══ Records shown
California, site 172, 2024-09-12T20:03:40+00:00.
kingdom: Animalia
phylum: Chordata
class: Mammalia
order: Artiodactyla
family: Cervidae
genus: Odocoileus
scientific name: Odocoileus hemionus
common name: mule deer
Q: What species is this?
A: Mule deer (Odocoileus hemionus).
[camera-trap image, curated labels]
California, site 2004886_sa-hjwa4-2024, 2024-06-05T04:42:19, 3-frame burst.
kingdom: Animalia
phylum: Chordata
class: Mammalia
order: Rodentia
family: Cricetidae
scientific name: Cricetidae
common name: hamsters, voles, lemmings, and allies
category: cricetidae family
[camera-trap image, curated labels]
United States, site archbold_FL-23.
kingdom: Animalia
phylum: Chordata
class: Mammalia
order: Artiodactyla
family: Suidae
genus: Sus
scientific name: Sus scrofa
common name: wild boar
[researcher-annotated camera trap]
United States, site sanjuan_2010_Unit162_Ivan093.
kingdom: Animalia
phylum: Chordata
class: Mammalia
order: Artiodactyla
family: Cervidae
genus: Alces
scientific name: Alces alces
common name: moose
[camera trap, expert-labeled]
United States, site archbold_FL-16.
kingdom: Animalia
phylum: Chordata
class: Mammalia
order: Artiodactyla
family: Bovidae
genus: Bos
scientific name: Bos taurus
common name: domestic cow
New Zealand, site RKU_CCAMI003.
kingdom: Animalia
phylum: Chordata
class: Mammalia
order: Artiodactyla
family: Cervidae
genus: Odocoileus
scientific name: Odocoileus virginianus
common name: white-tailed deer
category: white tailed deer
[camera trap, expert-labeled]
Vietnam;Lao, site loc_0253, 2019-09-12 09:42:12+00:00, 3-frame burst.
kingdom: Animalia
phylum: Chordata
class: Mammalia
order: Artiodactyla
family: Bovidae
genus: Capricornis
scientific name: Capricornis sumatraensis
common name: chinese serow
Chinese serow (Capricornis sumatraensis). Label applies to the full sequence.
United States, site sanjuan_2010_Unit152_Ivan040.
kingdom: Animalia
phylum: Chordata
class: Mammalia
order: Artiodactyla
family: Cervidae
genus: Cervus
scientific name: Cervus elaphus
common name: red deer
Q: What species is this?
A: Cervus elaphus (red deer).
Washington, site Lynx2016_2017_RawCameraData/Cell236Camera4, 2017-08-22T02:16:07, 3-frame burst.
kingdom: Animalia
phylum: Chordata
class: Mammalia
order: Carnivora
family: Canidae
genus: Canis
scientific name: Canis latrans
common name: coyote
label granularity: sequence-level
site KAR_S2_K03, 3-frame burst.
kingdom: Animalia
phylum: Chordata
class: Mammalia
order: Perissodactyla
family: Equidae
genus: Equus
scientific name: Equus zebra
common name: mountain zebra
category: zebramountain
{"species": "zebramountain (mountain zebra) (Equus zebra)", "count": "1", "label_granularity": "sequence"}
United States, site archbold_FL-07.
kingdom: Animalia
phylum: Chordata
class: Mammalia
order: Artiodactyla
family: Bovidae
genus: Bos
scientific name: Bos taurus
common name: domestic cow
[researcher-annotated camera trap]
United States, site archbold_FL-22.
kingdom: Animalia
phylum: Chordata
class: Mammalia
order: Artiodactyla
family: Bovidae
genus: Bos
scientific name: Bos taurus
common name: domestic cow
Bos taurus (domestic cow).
════
Exercise description: A verbatim repeat of all the entries above is the required answer.

Result:
California, site 172, 2024-09-12T20:03:40+00:00.
kingdom: Animalia
phylum: Chordata
class: Mammalia
order: Artiodactyla
family: Cervidae
genus: Odocoileus
scientific name: Odocoileus hemionus
common name: mule deer
Q: What species is this?
A: Mule deer (Odocoileus hemionus).
[camera-trap image, curated labels]
California, site 2004886_sa-hjwa4-2024, 2024-06-05T04:42:19, 3-frame burst.
kingdom: Animalia
phylum: Chordata
class: Mammalia
order: Rodentia
family: Cricetidae
scientific name: Cricetidae
common name: hamsters, voles, lemmings, and allies
category: cricetidae family
[camera-trap image, curated labels]
United States, site archbold_FL-23.
kingdom: Animalia
phylum: Chordata
class: Mammalia
order: Artiodactyla
family: Suidae
genus: Sus
scientific name: Sus scrofa
common name: wild boar
[researcher-annotated camera trap]
United States, site sanjuan_2010_Unit162_Ivan093.
kingdom: Animalia
phylum: Chordata
class: Mammalia
order: Artiodactyla
family: Cervidae
genus: Alces
scientific name: Alces alces
common name: moose
[camera trap, expert-labeled]
United States, site archbold_FL-16.
kingdom: Animalia
phylum: Chordata
class: Mammalia
order: Artiodactyla
family: Bovidae
genus: Bos
scientific name: Bos taurus
common name: domestic cow
New Zealand, site RKU_CCAMI003.
kingdom: Animalia
phylum: Chordata
class: Mammalia
order: Artiodactyla
family: Cervidae
genus: Odocoileus
scientific name: Odocoileus virginianus
common name: white-tailed deer
category: white tailed deer
[camera trap, expert-labeled]
Vietnam;Lao, site loc_0253, 2019-09-12 09:42:12+00:00, 3-frame burst.
kingdom: Animalia
phylum: Chordata
class: Mammalia
order: Artiodactyla
family: Bovidae
genus: Capricornis
scientific name: Capricornis sumatraensis
common name: chinese serow
Chinese serow (Capricornis sumatraensis). Label applies to the full sequence.
United States, site sanjuan_2010_Unit152_Ivan040.
kingdom: Animalia
phylum: Chordata
class: Mammalia
order: Artiodactyla
family: Cervidae
genus: Cervus
scientific name: Cervus elaphus
common name: red deer
Q: What species is this?
A: Cervus elaphus (red deer).
Washington, site Lynx2016_2017_RawCameraData/Cell236Camera4, 2017-08-22T02:16:07, 3-frame burst.
kingdom: Animalia
phylum: Chordata
class: Mammalia
order: Carnivora
family: Canidae
genus: Canis
scientific name: Canis latrans
common name: coyote
label granularity: sequence-level
site KAR_S2_K03, 3-frame burst.
kingdom: Animalia
phylum: Chordata
class: Mammalia
order: Perissodactyla
family: Equidae
genus: Equus
scientific name: Equus zebra
common name: mountain zebra
category: zebramountain
{"species": "zebramountain (mountain zebra) (Equus zebra)", "count": "1", "label_granularity": "sequence"}
United States, site archbold_FL-07.
kingdom: Animalia
phylum: Chordata
class: Mammalia
order: Artiodactyla
family: Bovidae
genus: Bos
scientific name: Bos taurus
common name: domestic cow
[researcher-annotated camera trap]
United States, site archbold_FL-22.
kingdom: Animalia
phylum: Chordata
class: Mammalia
order: Artiodactyla
family: Bovidae
genus: Bos
scientific name: Bos taurus
common name: domestic cow
Bos taurus (domestic cow).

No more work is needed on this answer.